‘Natural Killer’ Cells Unaffected by Antiretroviral Treatment, Serve as a Reservoir for HIV, Study Says
HIV is able to infect and hide in "natural killer," or NK, cells -- white blood cells that serve as the immune system's "first-line defense" against viruses and cancer cells -- possibly leading to a "permanent reservoir" of the virus in the body of those infected, according to a study by researchers from the National Cancer Institute published in today's Proceedings of the National Academy of Sciences, the Wall Street Journal reports. Researchers have long known that HIV can hide in CD4+ T cells, immune cells that coordinate immune system response, and monocyte macrophage cells, which destroy infected cells. Now they have discovered that the virus also infects NK cells, and that antiretroviral therapy seems to have little effect on lowering viral levels in the NK cells. "It's yet another reservoir we need to contend with," Dr. Anthony Fauci, head of the National Institute of Allergy and Infectious Diseases, said, adding that the discovery "underscores the complexity of HIV, and its ability to persist in hosts despite therapy" (Chase, Wall Street Journal, 5/14). Dr. George Pavlakis and colleagues studied the effects of "aggressive" combination antiretroviral therapy in 10 treatment-naive patients with HIV. Although the treatment lowered HIV levels in the blood to undetectable levels in most patients, it did not rid CD4+ T cells or NK cells of the virus.

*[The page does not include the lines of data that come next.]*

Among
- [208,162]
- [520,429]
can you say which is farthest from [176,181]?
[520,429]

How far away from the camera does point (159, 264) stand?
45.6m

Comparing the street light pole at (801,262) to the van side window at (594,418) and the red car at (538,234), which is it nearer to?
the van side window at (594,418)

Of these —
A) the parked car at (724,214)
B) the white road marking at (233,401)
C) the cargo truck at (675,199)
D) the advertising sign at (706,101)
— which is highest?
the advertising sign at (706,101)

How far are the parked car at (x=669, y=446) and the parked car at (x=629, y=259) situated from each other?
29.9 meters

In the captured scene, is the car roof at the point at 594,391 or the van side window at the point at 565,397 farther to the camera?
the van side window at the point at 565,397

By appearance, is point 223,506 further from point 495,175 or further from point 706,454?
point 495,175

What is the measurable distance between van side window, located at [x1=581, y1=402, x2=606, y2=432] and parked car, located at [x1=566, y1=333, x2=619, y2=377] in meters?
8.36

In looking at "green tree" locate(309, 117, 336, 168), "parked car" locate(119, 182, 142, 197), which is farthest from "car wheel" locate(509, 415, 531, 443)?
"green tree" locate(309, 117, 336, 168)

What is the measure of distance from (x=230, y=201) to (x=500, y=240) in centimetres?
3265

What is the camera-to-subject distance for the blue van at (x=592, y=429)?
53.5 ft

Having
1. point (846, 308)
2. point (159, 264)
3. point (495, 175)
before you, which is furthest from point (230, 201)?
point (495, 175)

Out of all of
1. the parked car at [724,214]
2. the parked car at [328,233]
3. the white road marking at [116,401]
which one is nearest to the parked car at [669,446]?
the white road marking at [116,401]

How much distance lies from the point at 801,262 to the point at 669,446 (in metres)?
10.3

Pavlakis said researchers will "be able to use this new information for good," noting that scientists "may be able to tailor future treatment methods to suppress or purge the virus from these cells." His team is already experimenting with different drugs to determine which, if any, will have an effect on the cells. Nucleoside reverse transcriptase inhibitors, a class of drugs that includes zidovudine and lamivudine, so far show the most promise (Stenson, Reuters Health, 5/13). Pavlakis stressed that the results were only preliminary and urged patients not to alter their treatment regimens on the basis of the findings (Wall Street Journal, 5/14).
Link Between HIV and Polio Vaccine Refuted
A separate study in today's Proceedings of the National Academy of Sciences "heaps doubt" on the theory that a
tainted oral polio vaccine used in Africa half a century ago gave rise to the HIV/AIDS pandemic, USA Today reports. The polio vaccine theory, most recently put forth in the 1999 book "The River" by Edward Hooper, was supported by the fact that the earliest AIDS cases in Central Africa appeared at sites where the vaccine was administered in the 1950s. Supporters of the theory also noted that the vaccine was grown using the kidneys of non-human primates. They theorized that these kidneys came from chimpanzees infected with simian immunodeficiency virus -- the suspected precursor to HIV -- but they were never able to prove that chimp organs had been used in manufacturing the polio vaccine. The study published today confirms previous findings that the vaccine was cultured using organs from Rhesus macaque monkeys and not chimpanzees. The distinction is important because Rhesus macaques do not carry SIV (Sternberg, USA Today, 5/14). Researchers from the Pasteur Institute in Paris examined nuclear mitochondrial sequences -- DNA fragments also known as numts -- in the vaccine and found that the DNA "were derived uniquely from macaque genomes." The same team last year found that the mitochondria in the vaccine was macaque in origin. In the process of searching for the mitochondria they also located the numts and sought to further confirm that they were macaque in origin (Reuters Health, 5/13). "This issue is resolved," co-author Simon Wain-Hobson said (USA Today, 5/14).